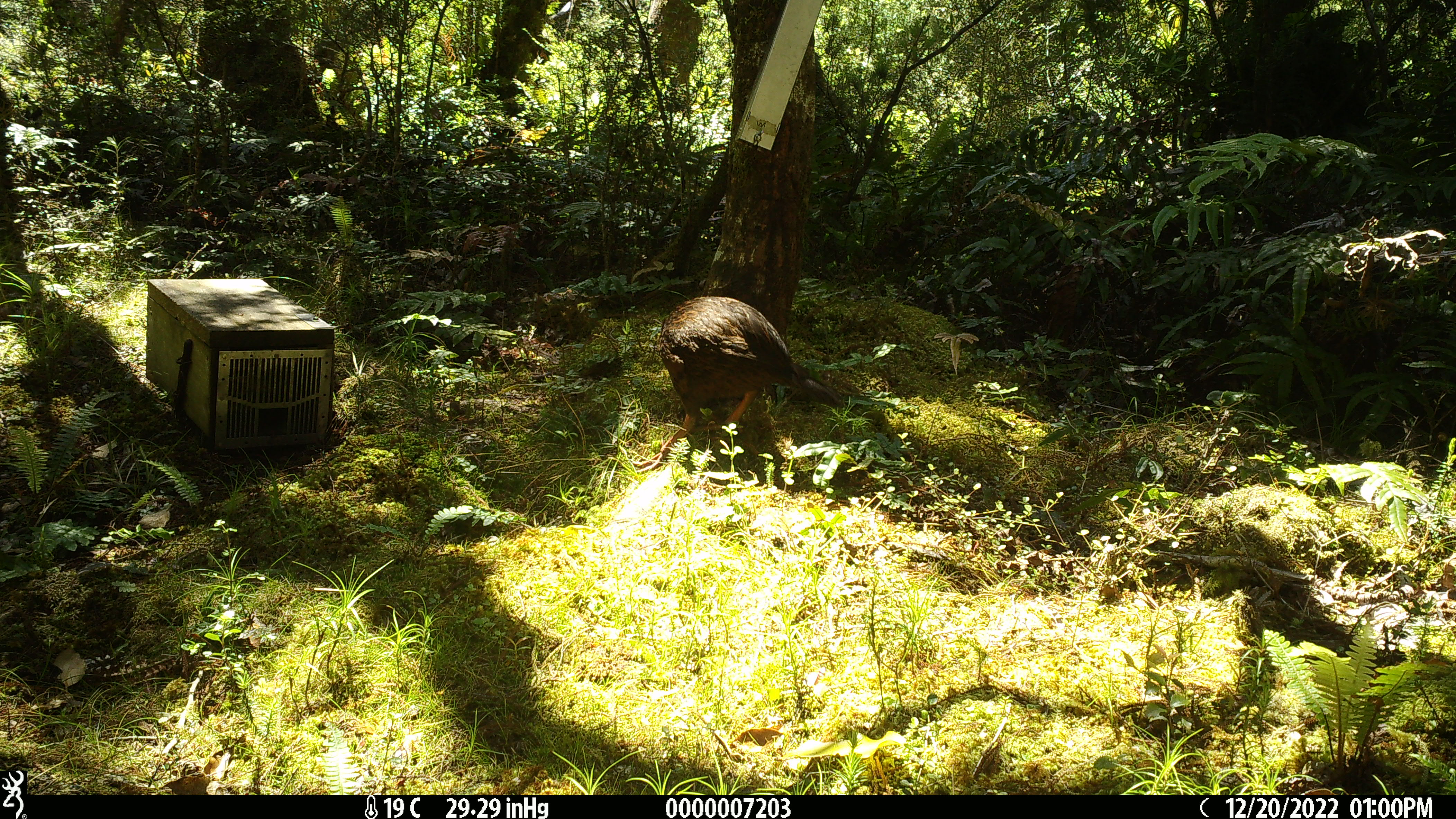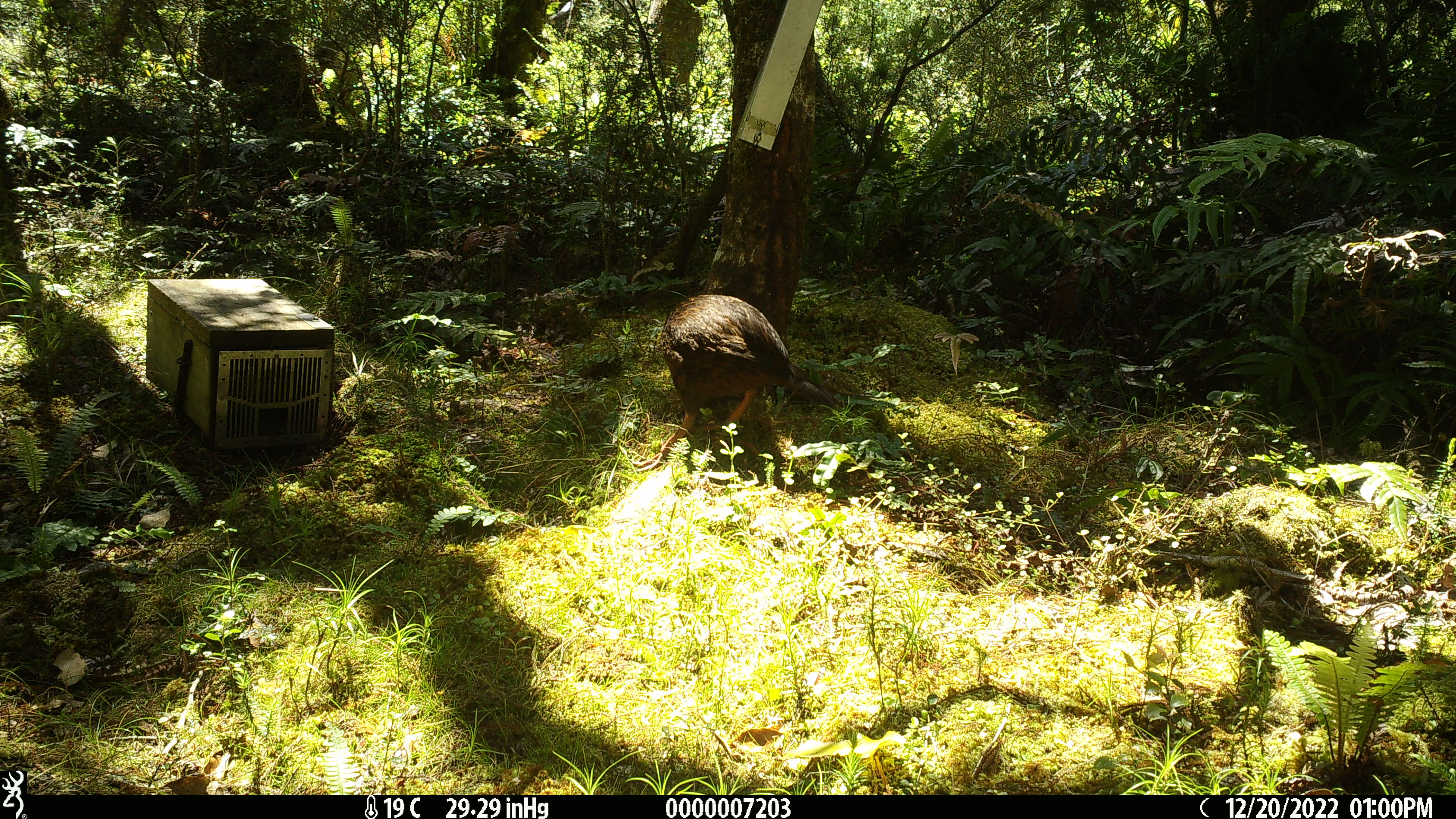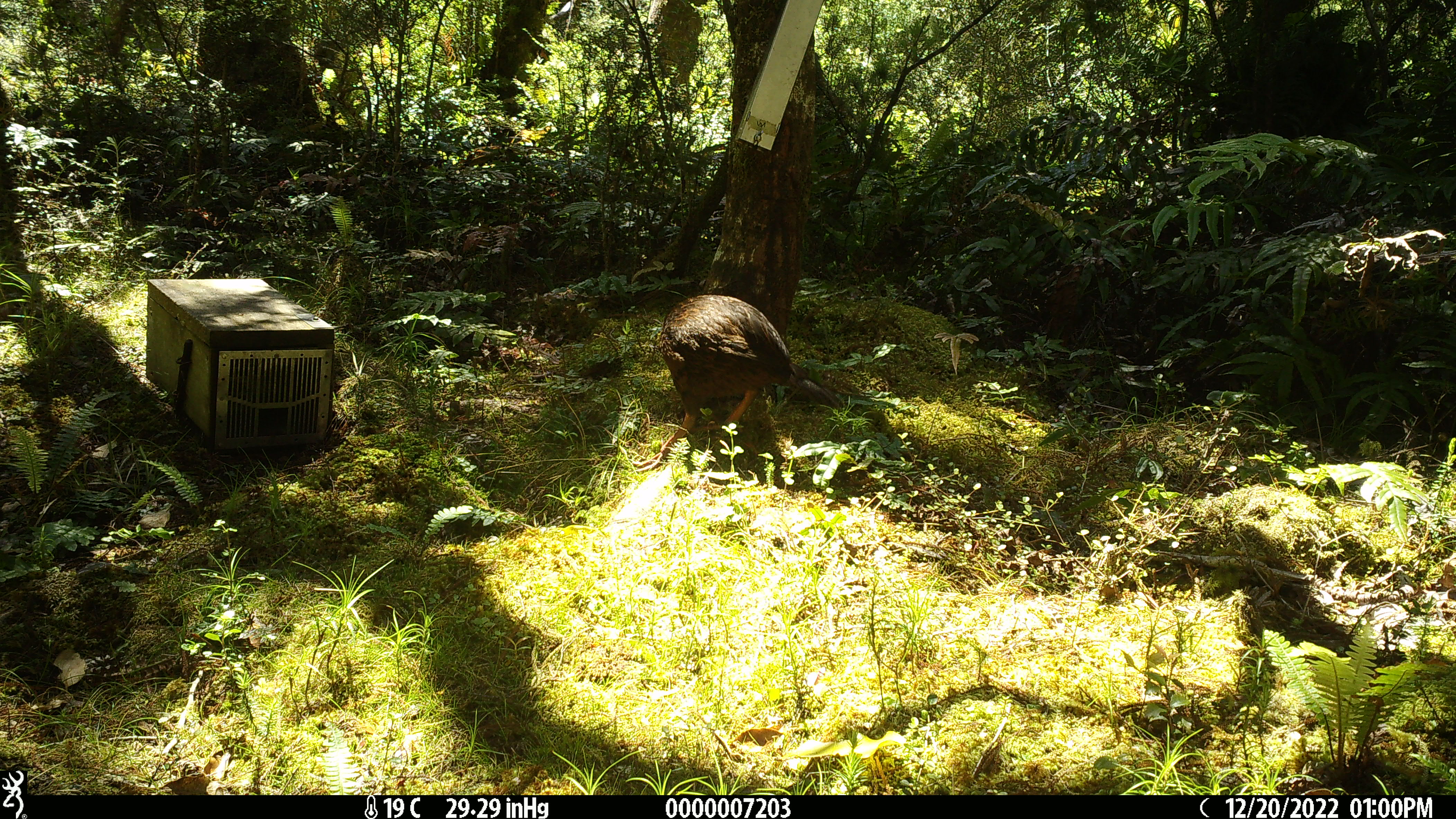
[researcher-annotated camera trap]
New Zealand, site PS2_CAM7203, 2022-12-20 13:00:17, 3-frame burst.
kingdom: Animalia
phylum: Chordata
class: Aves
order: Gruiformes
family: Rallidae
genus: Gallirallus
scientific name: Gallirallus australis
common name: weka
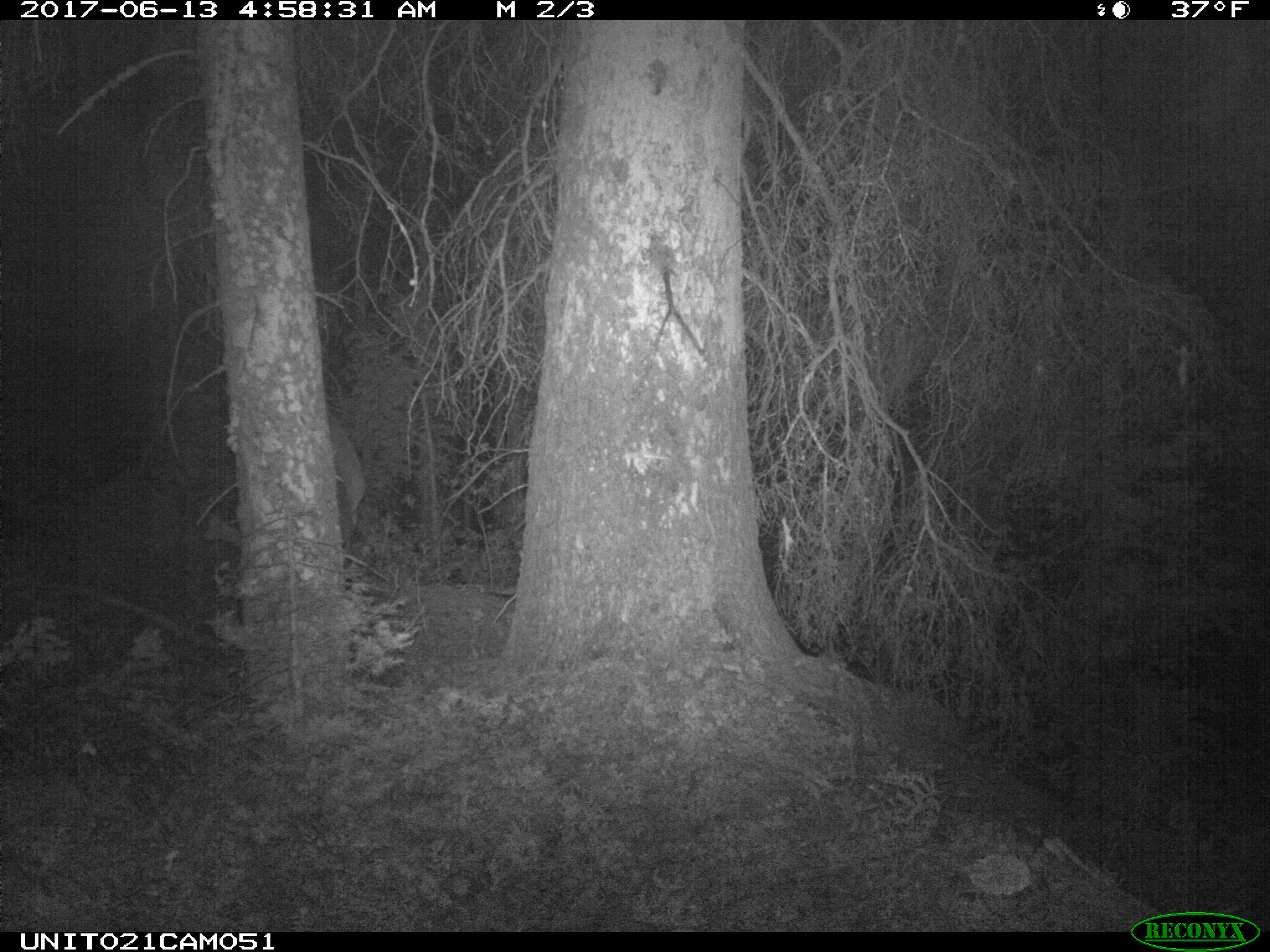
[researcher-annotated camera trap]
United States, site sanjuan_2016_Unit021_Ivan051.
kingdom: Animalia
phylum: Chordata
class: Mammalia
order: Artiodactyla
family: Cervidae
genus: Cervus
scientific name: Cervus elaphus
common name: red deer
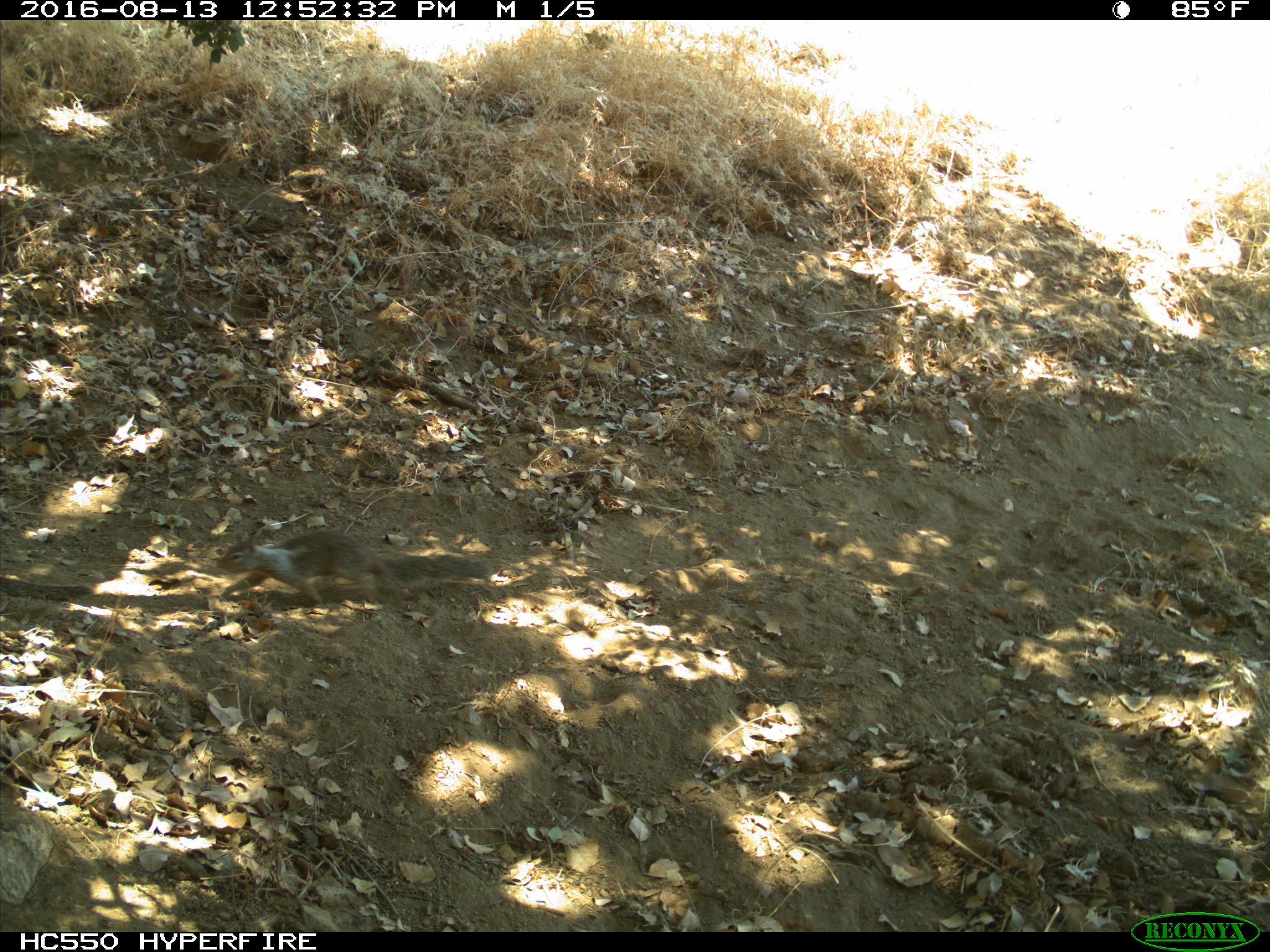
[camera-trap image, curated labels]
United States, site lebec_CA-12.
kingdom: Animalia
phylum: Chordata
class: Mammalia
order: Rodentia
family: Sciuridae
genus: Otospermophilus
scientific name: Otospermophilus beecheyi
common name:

____________________

## Task brief
Go to the line containing "United States, site sanjuan_2016_Unit021_Ivan051.", then write out word for word every line from there to the end of the listing. Keep both end lines and drop the pictures.

## Reply to the task
United States, site sanjuan_2016_Unit021_Ivan051.
kingdom: Animalia
phylum: Chordata
class: Mammalia
order: Artiodactyla
family: Cervidae
genus: Cervus
scientific name: Cervus elaphus
common name: red deer
[camera-trap image, curated labels]
United States, site lebec_CA-12.
kingdom: Animalia
phylum: Chordata
class: Mammalia
order: Rodentia
family: Sciuridae
genus: Otospermophilus
scientific name: Otospermophilus beecheyi
common name:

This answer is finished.